The organizers of Pride 2002 executed what at the time Capital Xtra described as “the most successful Pride ever,” for the region. With a party on Bank Street added, attendance was estimated at 55,000 and the Capital Pride website called it “the most successful one-day festival” in the region, “save Canada Day.” Many young people in the queer community list the street party as one of the highlights of their Ottawa Pride experiences.
But the event also left the following year’s committee with a $40,000 deficit. The financial history of Pride has become well known — by 2003, Pride owed $100,000 and by last fall, Pride’s debt had swollen to $200,000 — a number that had been reduced by nearly $70,000 by May of this year.

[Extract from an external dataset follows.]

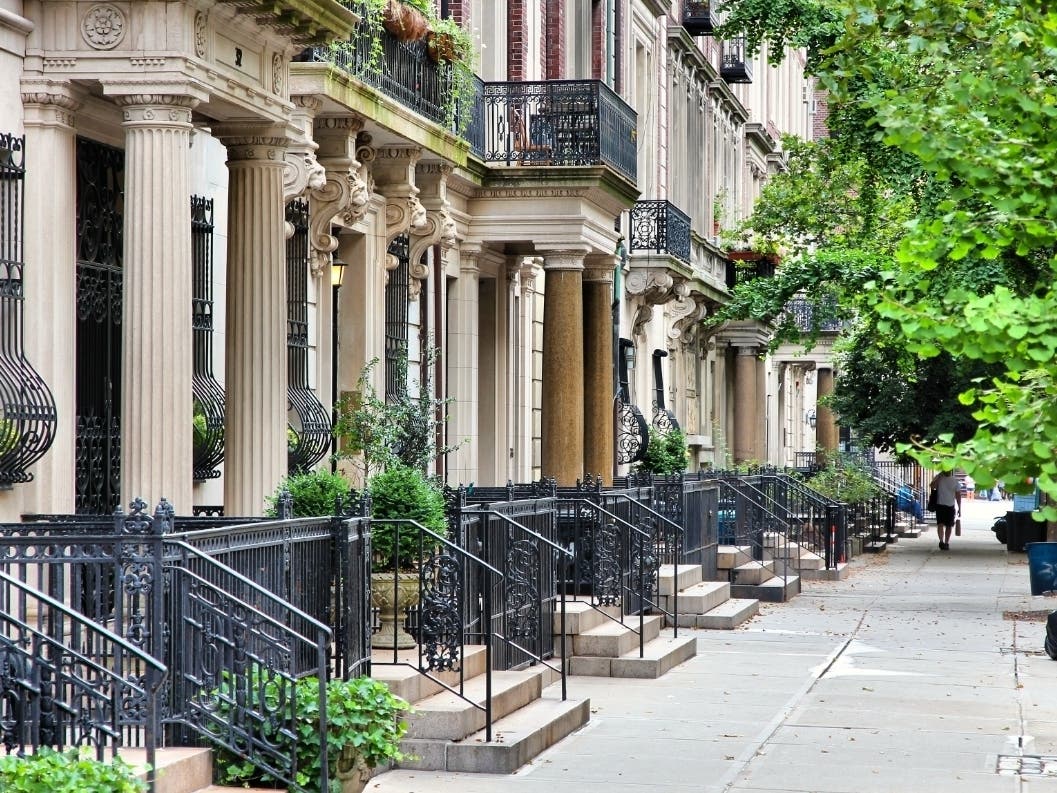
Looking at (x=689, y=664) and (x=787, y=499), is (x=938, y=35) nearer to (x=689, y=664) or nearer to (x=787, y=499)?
(x=689, y=664)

What does the history of Pride teach us? To some extent, it depends on what lessons you want to learn. For some, the warm stories of early community-based Prides provide a blueprint for a post-big budget queer festival in Ottawa.
“There’s a mix of attitudes among young people,” says Shaun Vollick, administrative coordinator for Carleton’s GLBT Centre. “and for some, a return to a grassroots Pride that isn’t slick or corporate [is what they want].”
For others, the story of the 1994-1995 deficits shows that the gay community tends to respond to crisis. With the threat of Pride being cancelled looming this spring, community members began to take notice. Some older members of the queer community who have not attended in several years are planning to attend this year’s event; meanwhile, the gears are already whirring to plan a rejuvenated Pride 2007.
And for some long-time activists like Carroll Holland, it’s time to re-evaluate the Pride mandate.
“I feel that because of war, AIDS, the disparity between the rich and the poor, it’s time for us now to incorporate our human rights goals into a larger vision, to go beyond our rights — safety, dignity, equality — and to see it as part of a much bigger whole.”